Document excerpt
Rushdie’s novel was published in 1988, and in 1989, Ayatollah Ruhollah Khomeini, Iran’s supreme leader, issued a fatwa calling for the Indian-born writer to be killed. The novel included what Khomeini considered to be a blasphemous depiction of the prophet Muhammad. An Iranian religious foundation issued a reward of over $3 million for anyone who would kill the author.

Rushdie went into hiding for many years afterward; later, he required protection when he went out in public. In recent years he has been living more openly.

On Friday, Rushdie, 75, was preparing to give a lecture at the Chautauqua Institution in western New York when a man, identified by law enforcement as Hadi Matar, rushed on stage and stabbed the author repeatedly in the neck and abdomen.

Rushdie was transported to a hospital via helicopter and underwent surgery. He is currently on a ventilator and unable to speak, according to recent reports.

“The news is not good,” his agent, Andrew Wylie, told the New York Times. “Salman will likely lose one eye; the nerves in his arm were severed; and his liver was stabbed and damaged.”

Matar, a 24-year-old living in New Jersey, was charged with attempted murder in the second degree and assault in the second degree on Saturday.

“The individual responsible for the attack yesterday, Hadi Matar, has now been formally charged with attempted murder in the second degree and assault in the second degree,” Chautauqua County district attorney Jason Schmidt said Saturday, according to Reuters.

Law enforcement is looking into whether the attack was premeditated to determine if any other charges should be applied, according to the outlet.

The motive of the attack is not yet known. A review of Matar’s social-media accounts showed that the suspect “is sympathetic to Shia extremism and Islamic Revolutionary Guard Corps (IRGS) causes,” according to NBC News New York, although there are no definitive links between the suspect and the group.

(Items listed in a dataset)
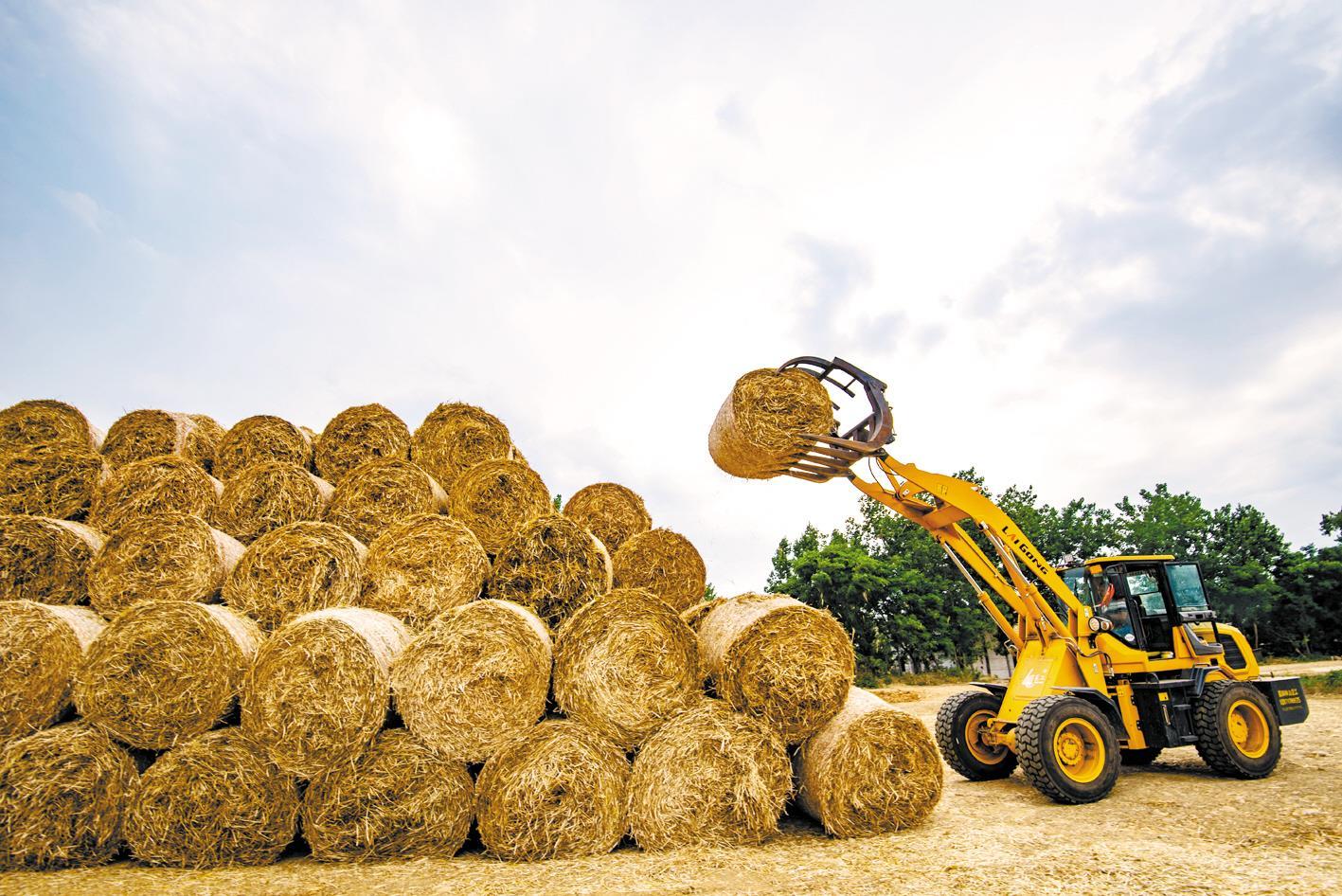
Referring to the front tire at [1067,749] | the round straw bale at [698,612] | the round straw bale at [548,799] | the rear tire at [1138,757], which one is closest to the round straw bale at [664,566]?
the round straw bale at [698,612]

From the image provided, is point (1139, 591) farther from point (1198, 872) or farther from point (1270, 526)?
point (1270, 526)

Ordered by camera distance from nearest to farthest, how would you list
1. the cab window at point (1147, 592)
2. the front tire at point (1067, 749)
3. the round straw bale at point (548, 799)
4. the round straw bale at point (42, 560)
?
the round straw bale at point (548, 799), the round straw bale at point (42, 560), the front tire at point (1067, 749), the cab window at point (1147, 592)

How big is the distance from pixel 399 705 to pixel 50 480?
4.16 meters

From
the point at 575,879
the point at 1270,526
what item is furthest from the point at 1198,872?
the point at 1270,526

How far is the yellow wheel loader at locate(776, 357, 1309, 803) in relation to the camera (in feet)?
22.1

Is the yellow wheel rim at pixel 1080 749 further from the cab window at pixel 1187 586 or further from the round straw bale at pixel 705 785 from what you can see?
the round straw bale at pixel 705 785

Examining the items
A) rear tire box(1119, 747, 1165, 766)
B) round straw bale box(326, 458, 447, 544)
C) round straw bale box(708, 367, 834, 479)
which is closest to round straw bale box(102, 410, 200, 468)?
round straw bale box(326, 458, 447, 544)

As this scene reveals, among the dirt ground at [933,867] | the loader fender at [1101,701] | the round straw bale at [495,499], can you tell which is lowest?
the dirt ground at [933,867]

What to work on
Condense the news excerpt about the attack on Rushdie into three sentences.

Result of the task
After Rushdie's novel was published in 1988, Iran's supreme leader Ayatollah Ruhollah Khomeini issued a fatwa in 1989 calling for him to be killed, and Rushdie went into hiding for many years. On Friday, a man identified as Hadi Matar rushed on stage at the Chautauqua Institution in western New York and repeatedly stabbed Rushdie, 75, who underwent surgery and is reportedly on a ventilator and unable to speak. Matar, 24, has been charged with attempted murder in the second degree and assault in the second degree, and the motive of the attack is not yet known.